Juego Fighting Force -ntsc-u- -slus-00433- Direct
Data-miners later decoded the audio. The Echoes whispered phrases from a scrapped storyline: "You killed the wrong scientist." "This simulation has no end." "SLUS-00433 remembers."
Instead of the factory explosion cutscene, Juego played a full-motion video of a 1997 office. A developer sat at a desk, turned to the camera, and said:
The level ended not with a boss, but with a mirror. When any character touched it, the screen cut to black. A text box appeared: "Would you like to delete your save file? Y/N" Selecting "No" crashed the game. Selecting "Yes" erased all memory card data and reset the console. Juego Fighting Force -NTSC-U- -SLUS-00433-
If a player managed to reach the final boss—Dr. Zeng, now a grotesque cyborg fused with a supercomputer—using Jade and without continuing, the game diverged completely.
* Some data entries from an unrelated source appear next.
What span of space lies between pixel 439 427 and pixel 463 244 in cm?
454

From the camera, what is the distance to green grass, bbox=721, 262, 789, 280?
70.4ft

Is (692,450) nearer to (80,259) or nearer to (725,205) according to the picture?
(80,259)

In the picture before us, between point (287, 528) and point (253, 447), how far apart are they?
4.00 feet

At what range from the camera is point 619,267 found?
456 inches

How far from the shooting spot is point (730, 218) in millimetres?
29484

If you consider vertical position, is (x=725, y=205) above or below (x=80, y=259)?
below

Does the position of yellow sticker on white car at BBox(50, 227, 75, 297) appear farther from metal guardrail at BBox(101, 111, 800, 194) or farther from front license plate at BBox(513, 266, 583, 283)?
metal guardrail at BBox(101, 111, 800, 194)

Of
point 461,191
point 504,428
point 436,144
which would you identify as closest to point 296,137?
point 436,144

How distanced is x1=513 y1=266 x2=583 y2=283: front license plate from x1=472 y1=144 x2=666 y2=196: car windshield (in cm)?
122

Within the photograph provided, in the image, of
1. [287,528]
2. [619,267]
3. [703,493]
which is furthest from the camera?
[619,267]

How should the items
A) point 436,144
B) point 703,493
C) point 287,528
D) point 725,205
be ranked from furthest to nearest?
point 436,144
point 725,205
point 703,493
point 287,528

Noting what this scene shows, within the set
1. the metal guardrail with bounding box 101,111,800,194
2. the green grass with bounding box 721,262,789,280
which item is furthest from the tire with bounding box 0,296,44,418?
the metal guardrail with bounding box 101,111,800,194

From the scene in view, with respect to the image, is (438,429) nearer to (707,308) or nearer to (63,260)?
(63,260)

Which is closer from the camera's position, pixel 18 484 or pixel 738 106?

"You weren't supposed to see this. The contract says we can't release a game where the villains win. But in SLUS-00433, they do. Always have. The final build you bought in stores? That's the lie. This is the truth." Data-miners later decoded the audio
In late 1997, just months before Eidos Interactive would publish Fighting Force on the PlayStation, a small internal team at Core Design—tasked with a controversial port of the arcade-style brawler—created a regional test build. This was not the final European or North American release. This was , a forgotten NTSC-U prototype internally code-named Juego (Spanish for "game").
For years, it was rumored to exist only on a single CD-R, locked in a filing cabinet in a now-defunct QA office in Salt Lake City. In 2024, a former tester leaked the ISO. The story below is the documented community discovery of its secrets. When any character touched it, the screen cut to black
When players first booted Juego Fighting Force - NTSC-U - SLUS-00433 , they noticed it wasn't the same game. The iconic "Eidos" intro was replaced by a crude, glitching white text on black:
Players quickly discovered the first major secret: pressing on the title screen unlocked "Kai's Revenge Mode."
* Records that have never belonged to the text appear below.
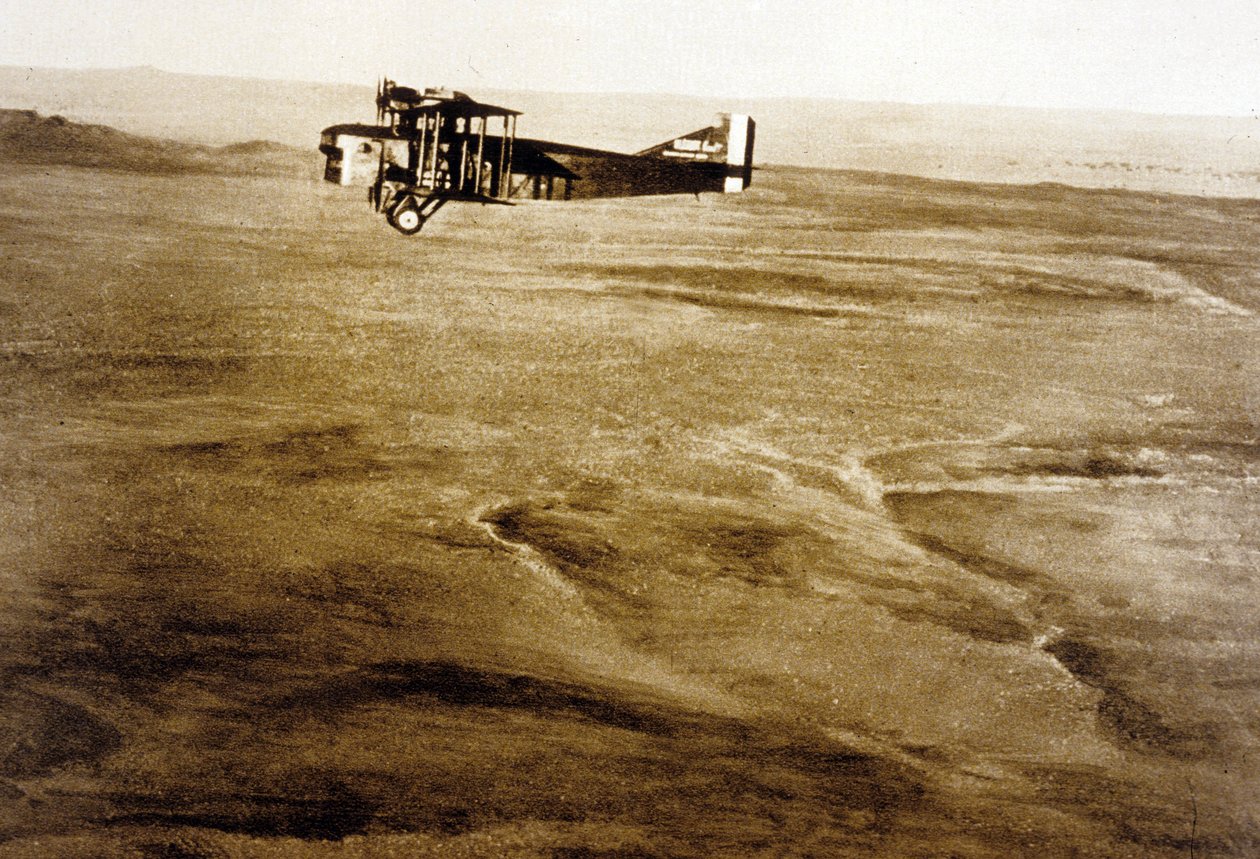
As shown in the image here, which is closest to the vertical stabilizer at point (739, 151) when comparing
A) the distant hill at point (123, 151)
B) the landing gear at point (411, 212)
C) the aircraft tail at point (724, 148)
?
the aircraft tail at point (724, 148)

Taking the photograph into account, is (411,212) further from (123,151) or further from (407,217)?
(123,151)

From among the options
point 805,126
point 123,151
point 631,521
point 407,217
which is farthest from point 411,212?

The menu music was a dissonant, slowed-down version of the final game's theme. Selecting a character—Hawk, Mace, Smasher, or Alana—did not start the bank heist level. Instead, a hidden debug terminal appeared, demanding a "Sequence Code."
Today, is considered a "cursed" SKU among collectors. Only seven verified rips exist. Emulators cannot run it correctly—it desyncs audio, corrupts textures, and occasionally causes the host PC to crash with a "Memory cannot be 'read'" error.